This utility allows users to:
a. recursively apply ACLs to their folders & files in [Azure Data Lake Store](https://docs.microsoft.com/en-us/azure/data-lake-store/data-lake-store-overview). The tool is purpose built to solve the specific problem of applying recursive ACLs and in the future we plan to integrate this into our SDKs and CLI tools.
b. Upload files/folders from local machine to ADLS. The tool employs multiple threads to upload data thus providing high throughput.
You can download the latest version of this tool from here
To use this tool, it is best to have the following information and setup. If you are not familiar with these concepts, refer to the step by step guide section below.
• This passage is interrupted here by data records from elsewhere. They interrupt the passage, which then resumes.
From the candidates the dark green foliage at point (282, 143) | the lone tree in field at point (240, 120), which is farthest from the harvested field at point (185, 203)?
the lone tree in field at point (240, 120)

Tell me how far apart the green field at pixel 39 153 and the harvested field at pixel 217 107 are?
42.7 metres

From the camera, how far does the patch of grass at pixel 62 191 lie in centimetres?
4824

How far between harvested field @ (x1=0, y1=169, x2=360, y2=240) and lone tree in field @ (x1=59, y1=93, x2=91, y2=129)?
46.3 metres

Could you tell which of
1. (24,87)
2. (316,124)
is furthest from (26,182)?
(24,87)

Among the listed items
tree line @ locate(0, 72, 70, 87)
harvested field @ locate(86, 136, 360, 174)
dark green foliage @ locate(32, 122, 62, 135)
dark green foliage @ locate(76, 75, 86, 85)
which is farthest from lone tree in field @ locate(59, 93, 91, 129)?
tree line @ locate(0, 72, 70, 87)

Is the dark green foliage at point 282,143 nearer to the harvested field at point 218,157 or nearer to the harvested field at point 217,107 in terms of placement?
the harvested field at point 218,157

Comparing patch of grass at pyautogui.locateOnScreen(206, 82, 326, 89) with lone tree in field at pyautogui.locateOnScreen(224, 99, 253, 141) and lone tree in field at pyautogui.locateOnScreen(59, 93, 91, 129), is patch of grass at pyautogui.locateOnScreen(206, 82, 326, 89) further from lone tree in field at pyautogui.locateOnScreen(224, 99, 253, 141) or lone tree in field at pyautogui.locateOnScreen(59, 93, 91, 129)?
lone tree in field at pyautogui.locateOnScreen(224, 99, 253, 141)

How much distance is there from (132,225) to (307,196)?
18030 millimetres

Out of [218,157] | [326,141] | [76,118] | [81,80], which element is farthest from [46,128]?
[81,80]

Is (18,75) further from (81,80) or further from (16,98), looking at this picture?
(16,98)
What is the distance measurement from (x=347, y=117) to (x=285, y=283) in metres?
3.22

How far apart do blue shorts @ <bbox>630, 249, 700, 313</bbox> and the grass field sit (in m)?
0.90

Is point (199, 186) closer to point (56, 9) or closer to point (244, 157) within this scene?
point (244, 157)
Installation of Java on the machine where this tool is run. You can find installation instruction for Java here
Information related the Service Principal (Object ID, Password) & the OAUTH 2.0 Token endpoint for the subscription.
Azure Data Lake store is an HDFS file system. Understanding of the ACLs in HDFS and how ACL strings are constructed is helpful. Example: “user::rwx,user:foo:rw-,group::r–,other::—” You can read more about it here
Object IDs for the users, groups or service principals who need be part of the ACL entry, these ObjectIDs can be obtained from the portal or one of the Azure CLIs.
Ensure that you have the right persmissions to run this tool. Only users and service principals that are the owning user of the files and folders can apply ACLs to the file and folders in the account. Additionally super-users have RWX permissions to all files & they can change permissions on any file.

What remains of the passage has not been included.